One of the examples I gave was that in the US drivers might stop for gas, whereas in Australia, they just open the window a little. This is what’s known as a paraprosdokian, where you suddenly realise you misunderstood the first part of the sentence, based on what was said in the second. My current favourite is Emo Phillip’s line “I like to play chess with old men in the park, but it can be hard to find thirty-two of them.”
Essentially, this a collation error, one that good comedians can get mileage from.
Unfortunately, collation is at its worst when we have a computer comparing two things in different collations. They might look the same, and sound the same, but if one of the things is in SQL English, and the other one is in Windows English, the poor database server (with no sense of humour) will get suspicious of developers (who all have senses of humour, obviously), and declare a collation error, worried that it might not realise some nuance of the language.
One example is the common scenario of a case-sensitive collation and a case-insensitive one. One may think that “Rob” and “rob” are the same, but the other might not.

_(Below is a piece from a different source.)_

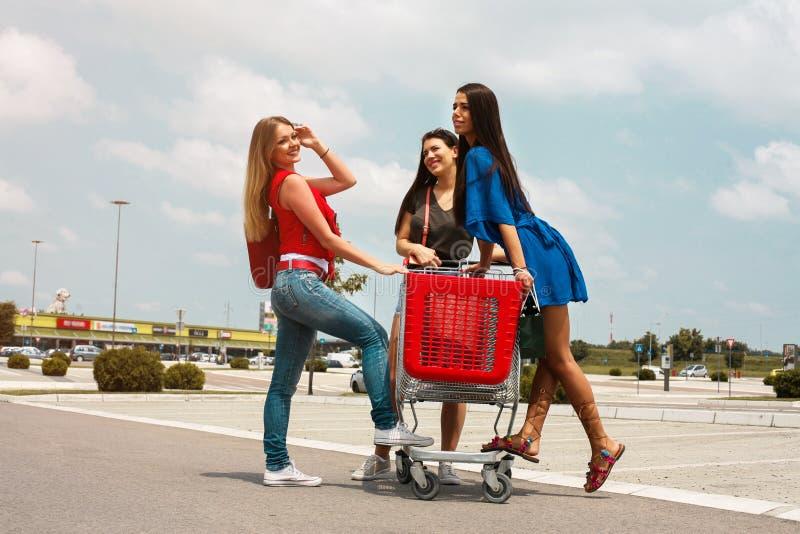 Mujeres jovenes que se divierten en un carro de la compra en la ciudad fotografía de archivo libre de regalías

Clearly one of them is my name, and the other is a verb which means to steal (people called “Nick” have the same problem, of course), but I have no idea whether “Rob” and “rob” should be considered the same or not – it depends on the collation.
I told a lie before – collation isn’t at its worst in the computer world, because the computer has the sense to complain about the collation issue.
People will say something, with their own understanding of what they mean. Other people will listen, and apply their own collation to it. I remember when someone was asking me about a situation which had annoyed me. They asked if I was ‘pissed’, and I said yes. I meant that I was annoyed, but they were asking if I’d been drinking. It took a moment for us to realise the misunderstanding.
In business, the problem is escalated. A business user may explain something in a particular way, using terminology that they understand, but using words that mean something else to a technical person.
I remember a situation with a checkbox on a form (back in VB6 days from memory). It was used to indicate that something was approved, and indicated whether a particular database field should store True or False – nothing more. However, the client understood it to mean that an entire workflow system would be implemented, with different users have permission to approve items and more. The project manager I’d just taken over from clearly hadn’t appreciated that, and I faced a situation of explaining the misunderstanding to the client. Lots of fun...
Collation errors aren’t just a database setting that you can ignore. You need to remember that Americans speak a different type of English to Aussies and Poms, and techies speak a different language to their clients.